Begitu pula halnya dengan mencari beasiswa, tidak bisa disamakan jalan seseorang dengan orang lainnya karena situasi mereka pun belum tentu sama. Apabila beberapa sponsor mempunyai persyaratan yang berbeda, begitu pula halnya dengan kemampuan kita sendiri di dalam memenuhi persyaratan-persyaratan itu. Situasi menjadi sulit ketika kita tidak mampu mencocokkan antara keinginan dengan kenyataan hidup.

Baiklah sekarang saya membandingkan antara beasiswa yang mempersyaratkan psikotes (SPIRIT) dengan yang tidak mempersyaratkan psikotes (ADS). Kebetulan pernah merasakan kedua prosesnya. Seorang teman pernah bercerita bahwa ia tidak ingin mendaftarkan diri ke SPIRIT dan lebih suka mendaftarkan diri ke ADS. Setelah saya tanyakan mengapa, ia lalu berkata bahwa dirinya tidak pernah lulus psikotes. Tapi bukankah interview di ADS juga sulit? Temanku menjawab bahwa karena interview di ADS banyak yang berkisar dengan pekerjaan dan ia cukup paham dengan apa yang dikerjakannya selama ini maka ia lebih percaya diri dengan interview ADS daripada psikotes SPIRIT.

OK, paragraf tersebut di atas melihat beasiswa dari sudut pandang sponsor atau lembaga penyedia beasiswa. Sekarang, marilah kita melihat beasiswa dari sudut  pandang pribadi masing-masing. Mengapa kita perlu mengambil beasiswa? Apa pentingnya beasiswa? Apakah semua orang perlu mencari beasiswa? Nah ini semua adalah pertanyaan-pertanyaan yang meskipun subjektif namun tidak kalah pentingnya untuk dipahami supaya tidak kecewa di kemudian hari.
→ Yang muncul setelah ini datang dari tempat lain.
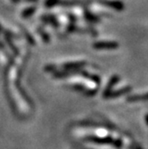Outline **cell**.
<instances>
[{"label": "cell", "instance_id": "obj_1", "mask_svg": "<svg viewBox=\"0 0 148 149\" xmlns=\"http://www.w3.org/2000/svg\"><path fill=\"white\" fill-rule=\"evenodd\" d=\"M118 47L119 44L114 41H100L94 44V47L97 49H113Z\"/></svg>", "mask_w": 148, "mask_h": 149}, {"label": "cell", "instance_id": "obj_7", "mask_svg": "<svg viewBox=\"0 0 148 149\" xmlns=\"http://www.w3.org/2000/svg\"><path fill=\"white\" fill-rule=\"evenodd\" d=\"M13 1H15V2H18V1H17V0H13Z\"/></svg>", "mask_w": 148, "mask_h": 149}, {"label": "cell", "instance_id": "obj_6", "mask_svg": "<svg viewBox=\"0 0 148 149\" xmlns=\"http://www.w3.org/2000/svg\"><path fill=\"white\" fill-rule=\"evenodd\" d=\"M29 2H35V0H28Z\"/></svg>", "mask_w": 148, "mask_h": 149}, {"label": "cell", "instance_id": "obj_5", "mask_svg": "<svg viewBox=\"0 0 148 149\" xmlns=\"http://www.w3.org/2000/svg\"><path fill=\"white\" fill-rule=\"evenodd\" d=\"M56 1L57 0H48V1H47V3H46V6H55L56 4Z\"/></svg>", "mask_w": 148, "mask_h": 149}, {"label": "cell", "instance_id": "obj_3", "mask_svg": "<svg viewBox=\"0 0 148 149\" xmlns=\"http://www.w3.org/2000/svg\"><path fill=\"white\" fill-rule=\"evenodd\" d=\"M84 63H68V64H65V67L68 69H72V68H77V67H79L83 65Z\"/></svg>", "mask_w": 148, "mask_h": 149}, {"label": "cell", "instance_id": "obj_4", "mask_svg": "<svg viewBox=\"0 0 148 149\" xmlns=\"http://www.w3.org/2000/svg\"><path fill=\"white\" fill-rule=\"evenodd\" d=\"M35 11V8L34 7H31L29 10H27V11H24L23 12V16H28V15H30L31 13H33Z\"/></svg>", "mask_w": 148, "mask_h": 149}, {"label": "cell", "instance_id": "obj_2", "mask_svg": "<svg viewBox=\"0 0 148 149\" xmlns=\"http://www.w3.org/2000/svg\"><path fill=\"white\" fill-rule=\"evenodd\" d=\"M102 3L104 4L106 6H109L116 11H122L124 9V4L122 1H119V0H113V1H110V0H104V1H103Z\"/></svg>", "mask_w": 148, "mask_h": 149}]
</instances>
Sebab bukan sekali atau dua kali saja saya mendengar problem yang dihadapi mahasiswa Indonesia yang mengadu nasib di luar negeri. Ada yang hilang di Amerika, ada yang menderita sakit mental di Jepang, ada yang bunuh diri di Jerman, yang tidak lulus kuliah juga tidak sedikit, apalagi kalau sponsornya pemerintah dalam negeri … bukan hanya sedih karena tidak membawa pulang ijazah namun juga sedih karena harus mencicil hutang beasiswa melalui potongan gaji.
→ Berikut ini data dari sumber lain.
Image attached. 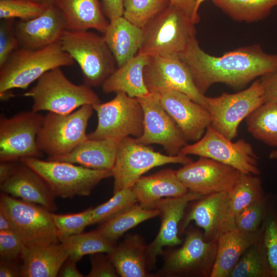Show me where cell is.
Instances as JSON below:
<instances>
[{"label": "cell", "mask_w": 277, "mask_h": 277, "mask_svg": "<svg viewBox=\"0 0 277 277\" xmlns=\"http://www.w3.org/2000/svg\"><path fill=\"white\" fill-rule=\"evenodd\" d=\"M137 202L148 208L165 198L182 196L188 190L177 177L175 171L167 169L141 177L132 187Z\"/></svg>", "instance_id": "26"}, {"label": "cell", "mask_w": 277, "mask_h": 277, "mask_svg": "<svg viewBox=\"0 0 277 277\" xmlns=\"http://www.w3.org/2000/svg\"><path fill=\"white\" fill-rule=\"evenodd\" d=\"M148 60L149 56L137 54L124 65L118 67L102 85L103 92H123L136 98L148 95L150 92L145 83L144 69Z\"/></svg>", "instance_id": "30"}, {"label": "cell", "mask_w": 277, "mask_h": 277, "mask_svg": "<svg viewBox=\"0 0 277 277\" xmlns=\"http://www.w3.org/2000/svg\"><path fill=\"white\" fill-rule=\"evenodd\" d=\"M14 162H1L0 184L6 180L12 173L16 164Z\"/></svg>", "instance_id": "51"}, {"label": "cell", "mask_w": 277, "mask_h": 277, "mask_svg": "<svg viewBox=\"0 0 277 277\" xmlns=\"http://www.w3.org/2000/svg\"><path fill=\"white\" fill-rule=\"evenodd\" d=\"M163 107L174 120L187 141L196 142L211 124V118L205 107L188 95L176 91L160 94Z\"/></svg>", "instance_id": "20"}, {"label": "cell", "mask_w": 277, "mask_h": 277, "mask_svg": "<svg viewBox=\"0 0 277 277\" xmlns=\"http://www.w3.org/2000/svg\"><path fill=\"white\" fill-rule=\"evenodd\" d=\"M144 112V130L135 140L148 145H162L168 155H176L187 144V140L174 120L163 107L160 94L151 93L137 98Z\"/></svg>", "instance_id": "16"}, {"label": "cell", "mask_w": 277, "mask_h": 277, "mask_svg": "<svg viewBox=\"0 0 277 277\" xmlns=\"http://www.w3.org/2000/svg\"><path fill=\"white\" fill-rule=\"evenodd\" d=\"M23 95L32 98V110L68 114L85 105L101 103L97 94L86 85L71 82L61 68L51 69L41 76L36 84Z\"/></svg>", "instance_id": "4"}, {"label": "cell", "mask_w": 277, "mask_h": 277, "mask_svg": "<svg viewBox=\"0 0 277 277\" xmlns=\"http://www.w3.org/2000/svg\"><path fill=\"white\" fill-rule=\"evenodd\" d=\"M53 223L61 238L81 233L91 225V208L79 213L57 214L52 213Z\"/></svg>", "instance_id": "40"}, {"label": "cell", "mask_w": 277, "mask_h": 277, "mask_svg": "<svg viewBox=\"0 0 277 277\" xmlns=\"http://www.w3.org/2000/svg\"><path fill=\"white\" fill-rule=\"evenodd\" d=\"M16 261L1 260L0 276H21V266H19Z\"/></svg>", "instance_id": "48"}, {"label": "cell", "mask_w": 277, "mask_h": 277, "mask_svg": "<svg viewBox=\"0 0 277 277\" xmlns=\"http://www.w3.org/2000/svg\"><path fill=\"white\" fill-rule=\"evenodd\" d=\"M39 3L44 4L46 6H49L51 5H54L56 0H33Z\"/></svg>", "instance_id": "54"}, {"label": "cell", "mask_w": 277, "mask_h": 277, "mask_svg": "<svg viewBox=\"0 0 277 277\" xmlns=\"http://www.w3.org/2000/svg\"><path fill=\"white\" fill-rule=\"evenodd\" d=\"M179 56L203 94L216 83L233 88L243 87L277 67V54L266 53L258 44L240 47L215 56L205 52L195 38Z\"/></svg>", "instance_id": "1"}, {"label": "cell", "mask_w": 277, "mask_h": 277, "mask_svg": "<svg viewBox=\"0 0 277 277\" xmlns=\"http://www.w3.org/2000/svg\"><path fill=\"white\" fill-rule=\"evenodd\" d=\"M217 241H207L200 231L189 230L179 248L166 253L156 277L209 276L214 263Z\"/></svg>", "instance_id": "12"}, {"label": "cell", "mask_w": 277, "mask_h": 277, "mask_svg": "<svg viewBox=\"0 0 277 277\" xmlns=\"http://www.w3.org/2000/svg\"><path fill=\"white\" fill-rule=\"evenodd\" d=\"M191 157L181 153L176 155H165L135 138L126 137L119 142L115 161L111 170L114 179L113 193L132 188L142 175L149 170L168 164L186 165Z\"/></svg>", "instance_id": "8"}, {"label": "cell", "mask_w": 277, "mask_h": 277, "mask_svg": "<svg viewBox=\"0 0 277 277\" xmlns=\"http://www.w3.org/2000/svg\"><path fill=\"white\" fill-rule=\"evenodd\" d=\"M175 173L189 191L202 196L230 191L241 174L230 166L202 156L184 165Z\"/></svg>", "instance_id": "17"}, {"label": "cell", "mask_w": 277, "mask_h": 277, "mask_svg": "<svg viewBox=\"0 0 277 277\" xmlns=\"http://www.w3.org/2000/svg\"><path fill=\"white\" fill-rule=\"evenodd\" d=\"M144 78L151 93L181 92L207 109L206 96L197 90L188 69L178 55L149 56Z\"/></svg>", "instance_id": "15"}, {"label": "cell", "mask_w": 277, "mask_h": 277, "mask_svg": "<svg viewBox=\"0 0 277 277\" xmlns=\"http://www.w3.org/2000/svg\"><path fill=\"white\" fill-rule=\"evenodd\" d=\"M191 221L204 230V237L208 241H217L222 234L235 229L229 192L212 193L199 199L184 219L181 230Z\"/></svg>", "instance_id": "18"}, {"label": "cell", "mask_w": 277, "mask_h": 277, "mask_svg": "<svg viewBox=\"0 0 277 277\" xmlns=\"http://www.w3.org/2000/svg\"><path fill=\"white\" fill-rule=\"evenodd\" d=\"M0 231H13L12 225L9 220L0 212Z\"/></svg>", "instance_id": "52"}, {"label": "cell", "mask_w": 277, "mask_h": 277, "mask_svg": "<svg viewBox=\"0 0 277 277\" xmlns=\"http://www.w3.org/2000/svg\"><path fill=\"white\" fill-rule=\"evenodd\" d=\"M203 196L188 191L178 197H168L153 203L149 209L160 211L161 226L154 240L146 245V257L149 269L155 268L158 256L163 253V248L180 245L182 240L178 236L179 226L188 203Z\"/></svg>", "instance_id": "19"}, {"label": "cell", "mask_w": 277, "mask_h": 277, "mask_svg": "<svg viewBox=\"0 0 277 277\" xmlns=\"http://www.w3.org/2000/svg\"><path fill=\"white\" fill-rule=\"evenodd\" d=\"M212 3L235 21L258 22L268 16L277 0H212Z\"/></svg>", "instance_id": "32"}, {"label": "cell", "mask_w": 277, "mask_h": 277, "mask_svg": "<svg viewBox=\"0 0 277 277\" xmlns=\"http://www.w3.org/2000/svg\"><path fill=\"white\" fill-rule=\"evenodd\" d=\"M64 51L79 65L85 84L102 85L116 69L115 60L103 36L91 31L65 30L60 39Z\"/></svg>", "instance_id": "5"}, {"label": "cell", "mask_w": 277, "mask_h": 277, "mask_svg": "<svg viewBox=\"0 0 277 277\" xmlns=\"http://www.w3.org/2000/svg\"><path fill=\"white\" fill-rule=\"evenodd\" d=\"M196 0H170L169 5L184 11L192 17L194 22L193 14L196 5Z\"/></svg>", "instance_id": "50"}, {"label": "cell", "mask_w": 277, "mask_h": 277, "mask_svg": "<svg viewBox=\"0 0 277 277\" xmlns=\"http://www.w3.org/2000/svg\"><path fill=\"white\" fill-rule=\"evenodd\" d=\"M231 211L235 216L247 206L264 200L262 181L258 175L241 173L229 191Z\"/></svg>", "instance_id": "36"}, {"label": "cell", "mask_w": 277, "mask_h": 277, "mask_svg": "<svg viewBox=\"0 0 277 277\" xmlns=\"http://www.w3.org/2000/svg\"><path fill=\"white\" fill-rule=\"evenodd\" d=\"M20 161L40 175L56 197L64 199L88 196L101 181L112 175L111 170L92 169L65 162L37 157Z\"/></svg>", "instance_id": "6"}, {"label": "cell", "mask_w": 277, "mask_h": 277, "mask_svg": "<svg viewBox=\"0 0 277 277\" xmlns=\"http://www.w3.org/2000/svg\"><path fill=\"white\" fill-rule=\"evenodd\" d=\"M54 5L64 18L67 30L94 29L103 34L109 24L99 0H56Z\"/></svg>", "instance_id": "24"}, {"label": "cell", "mask_w": 277, "mask_h": 277, "mask_svg": "<svg viewBox=\"0 0 277 277\" xmlns=\"http://www.w3.org/2000/svg\"><path fill=\"white\" fill-rule=\"evenodd\" d=\"M101 5L109 21L123 16V0H102Z\"/></svg>", "instance_id": "47"}, {"label": "cell", "mask_w": 277, "mask_h": 277, "mask_svg": "<svg viewBox=\"0 0 277 277\" xmlns=\"http://www.w3.org/2000/svg\"><path fill=\"white\" fill-rule=\"evenodd\" d=\"M230 277H273L266 256L263 233L242 254Z\"/></svg>", "instance_id": "35"}, {"label": "cell", "mask_w": 277, "mask_h": 277, "mask_svg": "<svg viewBox=\"0 0 277 277\" xmlns=\"http://www.w3.org/2000/svg\"><path fill=\"white\" fill-rule=\"evenodd\" d=\"M157 209H148L140 204L131 207L112 219L102 223L98 231L109 241L116 244L117 240L126 231L140 223L159 215Z\"/></svg>", "instance_id": "31"}, {"label": "cell", "mask_w": 277, "mask_h": 277, "mask_svg": "<svg viewBox=\"0 0 277 277\" xmlns=\"http://www.w3.org/2000/svg\"><path fill=\"white\" fill-rule=\"evenodd\" d=\"M0 212L9 220L13 231L22 238L25 246L61 242L52 213L42 206L2 192Z\"/></svg>", "instance_id": "10"}, {"label": "cell", "mask_w": 277, "mask_h": 277, "mask_svg": "<svg viewBox=\"0 0 277 277\" xmlns=\"http://www.w3.org/2000/svg\"><path fill=\"white\" fill-rule=\"evenodd\" d=\"M262 229L245 232L236 228L222 234L217 240L215 259L210 277H229L245 251L262 236Z\"/></svg>", "instance_id": "25"}, {"label": "cell", "mask_w": 277, "mask_h": 277, "mask_svg": "<svg viewBox=\"0 0 277 277\" xmlns=\"http://www.w3.org/2000/svg\"><path fill=\"white\" fill-rule=\"evenodd\" d=\"M103 36L118 67L138 53L142 43L143 30L121 16L109 21Z\"/></svg>", "instance_id": "29"}, {"label": "cell", "mask_w": 277, "mask_h": 277, "mask_svg": "<svg viewBox=\"0 0 277 277\" xmlns=\"http://www.w3.org/2000/svg\"><path fill=\"white\" fill-rule=\"evenodd\" d=\"M119 142L88 138L69 153L48 160L68 162L92 169L111 170Z\"/></svg>", "instance_id": "28"}, {"label": "cell", "mask_w": 277, "mask_h": 277, "mask_svg": "<svg viewBox=\"0 0 277 277\" xmlns=\"http://www.w3.org/2000/svg\"><path fill=\"white\" fill-rule=\"evenodd\" d=\"M19 46L37 49L60 41L65 31L64 18L55 5L49 6L39 16L14 24Z\"/></svg>", "instance_id": "21"}, {"label": "cell", "mask_w": 277, "mask_h": 277, "mask_svg": "<svg viewBox=\"0 0 277 277\" xmlns=\"http://www.w3.org/2000/svg\"><path fill=\"white\" fill-rule=\"evenodd\" d=\"M205 0H196V5L193 14V20L195 24L198 23L200 20V17L198 13L199 9L202 3Z\"/></svg>", "instance_id": "53"}, {"label": "cell", "mask_w": 277, "mask_h": 277, "mask_svg": "<svg viewBox=\"0 0 277 277\" xmlns=\"http://www.w3.org/2000/svg\"><path fill=\"white\" fill-rule=\"evenodd\" d=\"M245 120L247 130L255 139L277 148V103L265 102Z\"/></svg>", "instance_id": "33"}, {"label": "cell", "mask_w": 277, "mask_h": 277, "mask_svg": "<svg viewBox=\"0 0 277 277\" xmlns=\"http://www.w3.org/2000/svg\"><path fill=\"white\" fill-rule=\"evenodd\" d=\"M263 241L273 277H277V219L268 218L263 226Z\"/></svg>", "instance_id": "42"}, {"label": "cell", "mask_w": 277, "mask_h": 277, "mask_svg": "<svg viewBox=\"0 0 277 277\" xmlns=\"http://www.w3.org/2000/svg\"><path fill=\"white\" fill-rule=\"evenodd\" d=\"M96 253L90 256L91 269L88 277H117L118 274L108 255Z\"/></svg>", "instance_id": "45"}, {"label": "cell", "mask_w": 277, "mask_h": 277, "mask_svg": "<svg viewBox=\"0 0 277 277\" xmlns=\"http://www.w3.org/2000/svg\"><path fill=\"white\" fill-rule=\"evenodd\" d=\"M74 62L60 41L37 49L17 48L0 68V95L13 89H26L47 71Z\"/></svg>", "instance_id": "2"}, {"label": "cell", "mask_w": 277, "mask_h": 277, "mask_svg": "<svg viewBox=\"0 0 277 277\" xmlns=\"http://www.w3.org/2000/svg\"><path fill=\"white\" fill-rule=\"evenodd\" d=\"M43 116L33 110L0 117V161L15 162L28 157H40L36 137Z\"/></svg>", "instance_id": "14"}, {"label": "cell", "mask_w": 277, "mask_h": 277, "mask_svg": "<svg viewBox=\"0 0 277 277\" xmlns=\"http://www.w3.org/2000/svg\"><path fill=\"white\" fill-rule=\"evenodd\" d=\"M180 153L208 157L230 166L242 173L260 174L259 157L250 143L244 139L233 142L210 125L199 141L186 144Z\"/></svg>", "instance_id": "13"}, {"label": "cell", "mask_w": 277, "mask_h": 277, "mask_svg": "<svg viewBox=\"0 0 277 277\" xmlns=\"http://www.w3.org/2000/svg\"><path fill=\"white\" fill-rule=\"evenodd\" d=\"M25 246L22 238L13 231H0L1 260L16 261Z\"/></svg>", "instance_id": "44"}, {"label": "cell", "mask_w": 277, "mask_h": 277, "mask_svg": "<svg viewBox=\"0 0 277 277\" xmlns=\"http://www.w3.org/2000/svg\"><path fill=\"white\" fill-rule=\"evenodd\" d=\"M77 262L68 258L62 264L57 274L60 277H83L76 267Z\"/></svg>", "instance_id": "49"}, {"label": "cell", "mask_w": 277, "mask_h": 277, "mask_svg": "<svg viewBox=\"0 0 277 277\" xmlns=\"http://www.w3.org/2000/svg\"><path fill=\"white\" fill-rule=\"evenodd\" d=\"M93 107L84 105L72 112H48L43 116L37 135L39 149L51 159L67 154L86 140V128L93 112Z\"/></svg>", "instance_id": "7"}, {"label": "cell", "mask_w": 277, "mask_h": 277, "mask_svg": "<svg viewBox=\"0 0 277 277\" xmlns=\"http://www.w3.org/2000/svg\"><path fill=\"white\" fill-rule=\"evenodd\" d=\"M195 25L190 15L169 5L142 29V43L137 54L179 55L196 38Z\"/></svg>", "instance_id": "3"}, {"label": "cell", "mask_w": 277, "mask_h": 277, "mask_svg": "<svg viewBox=\"0 0 277 277\" xmlns=\"http://www.w3.org/2000/svg\"><path fill=\"white\" fill-rule=\"evenodd\" d=\"M137 202L132 188H125L113 193L107 202L91 208V224L104 223L127 210Z\"/></svg>", "instance_id": "38"}, {"label": "cell", "mask_w": 277, "mask_h": 277, "mask_svg": "<svg viewBox=\"0 0 277 277\" xmlns=\"http://www.w3.org/2000/svg\"><path fill=\"white\" fill-rule=\"evenodd\" d=\"M260 80L264 91L265 102L277 103V67L262 76Z\"/></svg>", "instance_id": "46"}, {"label": "cell", "mask_w": 277, "mask_h": 277, "mask_svg": "<svg viewBox=\"0 0 277 277\" xmlns=\"http://www.w3.org/2000/svg\"><path fill=\"white\" fill-rule=\"evenodd\" d=\"M270 159L277 161V149L272 151L269 155Z\"/></svg>", "instance_id": "55"}, {"label": "cell", "mask_w": 277, "mask_h": 277, "mask_svg": "<svg viewBox=\"0 0 277 277\" xmlns=\"http://www.w3.org/2000/svg\"><path fill=\"white\" fill-rule=\"evenodd\" d=\"M69 257L78 262L86 255L96 253H109L116 245L105 238L97 229L61 238Z\"/></svg>", "instance_id": "34"}, {"label": "cell", "mask_w": 277, "mask_h": 277, "mask_svg": "<svg viewBox=\"0 0 277 277\" xmlns=\"http://www.w3.org/2000/svg\"><path fill=\"white\" fill-rule=\"evenodd\" d=\"M47 7L33 0H0V18L27 21L41 15Z\"/></svg>", "instance_id": "39"}, {"label": "cell", "mask_w": 277, "mask_h": 277, "mask_svg": "<svg viewBox=\"0 0 277 277\" xmlns=\"http://www.w3.org/2000/svg\"><path fill=\"white\" fill-rule=\"evenodd\" d=\"M107 255L120 276H154L148 270L146 245L137 234L128 235Z\"/></svg>", "instance_id": "27"}, {"label": "cell", "mask_w": 277, "mask_h": 277, "mask_svg": "<svg viewBox=\"0 0 277 277\" xmlns=\"http://www.w3.org/2000/svg\"><path fill=\"white\" fill-rule=\"evenodd\" d=\"M210 125L232 141L238 135L240 123L265 102L264 91L260 78L247 89L235 93L223 92L216 97L206 96Z\"/></svg>", "instance_id": "11"}, {"label": "cell", "mask_w": 277, "mask_h": 277, "mask_svg": "<svg viewBox=\"0 0 277 277\" xmlns=\"http://www.w3.org/2000/svg\"><path fill=\"white\" fill-rule=\"evenodd\" d=\"M170 0H123V17L143 29L153 17L166 9Z\"/></svg>", "instance_id": "37"}, {"label": "cell", "mask_w": 277, "mask_h": 277, "mask_svg": "<svg viewBox=\"0 0 277 277\" xmlns=\"http://www.w3.org/2000/svg\"><path fill=\"white\" fill-rule=\"evenodd\" d=\"M13 19H3L0 23V68L6 63L12 53L18 48Z\"/></svg>", "instance_id": "43"}, {"label": "cell", "mask_w": 277, "mask_h": 277, "mask_svg": "<svg viewBox=\"0 0 277 277\" xmlns=\"http://www.w3.org/2000/svg\"><path fill=\"white\" fill-rule=\"evenodd\" d=\"M69 253L62 243L27 246L21 259V276L55 277Z\"/></svg>", "instance_id": "23"}, {"label": "cell", "mask_w": 277, "mask_h": 277, "mask_svg": "<svg viewBox=\"0 0 277 277\" xmlns=\"http://www.w3.org/2000/svg\"><path fill=\"white\" fill-rule=\"evenodd\" d=\"M97 124L88 137L93 140L120 141L130 136H141L144 130V112L137 98L123 92L106 103L94 105Z\"/></svg>", "instance_id": "9"}, {"label": "cell", "mask_w": 277, "mask_h": 277, "mask_svg": "<svg viewBox=\"0 0 277 277\" xmlns=\"http://www.w3.org/2000/svg\"><path fill=\"white\" fill-rule=\"evenodd\" d=\"M2 192L44 207L50 211L56 210V196L43 178L22 163L15 165L12 173L0 184Z\"/></svg>", "instance_id": "22"}, {"label": "cell", "mask_w": 277, "mask_h": 277, "mask_svg": "<svg viewBox=\"0 0 277 277\" xmlns=\"http://www.w3.org/2000/svg\"><path fill=\"white\" fill-rule=\"evenodd\" d=\"M265 211L264 199L247 206L235 216L236 228L249 233L259 231Z\"/></svg>", "instance_id": "41"}]
</instances>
Dengan serangkaian potensi permasalahan ini, sayangnya ketakutan yang paling sering saya dengar adalah soal uang. Dan ini membuat saya merasa gatal. Tanpa menafikan pentingnya uang, saya ingin mengajak pembaca untuk melihat potensi dan masalah yang lebih luas dari sekadar uang. Sebagai contoh, sudah menjadi rahasia umum bahwa tunjangan hidup dari LPDP termasuk tinggi bahkan apabila dibandingkan dengan yang diberikan oleh sponsor internasional. Tapi seperti kata orang, “high return equals to high risk” maka ini berlaku juga buat mahasiswa LPDP. Teman saya bercerita bahwa LPDP mensyaratkan tidak ada mata kuliah yang gagal. Padahal kebijakan beberapa negara tempat kuliah penerima LPDP juga tidak seragam mengenai gagal atau tidaknya seorang mahasiswa di dalam mata kuliah tertentu. Sebagai contoh, ada negara yang memperbolehkan untuk mengulang mata kuliah, ada juga yang tidak. Selain itu, ada juga negara yang mengatur bahwa apabila seseorang gagal di mata kuliah tertentu maka ia tidak diizinkan untuk mengambil mata kuliah tersebut di seluruh universitas di negara itu untuk selamanya. Masalahnya, tidak semua orang bisa mengetahui hal-hal ini sebelum ia pergi ke negara yang dituju.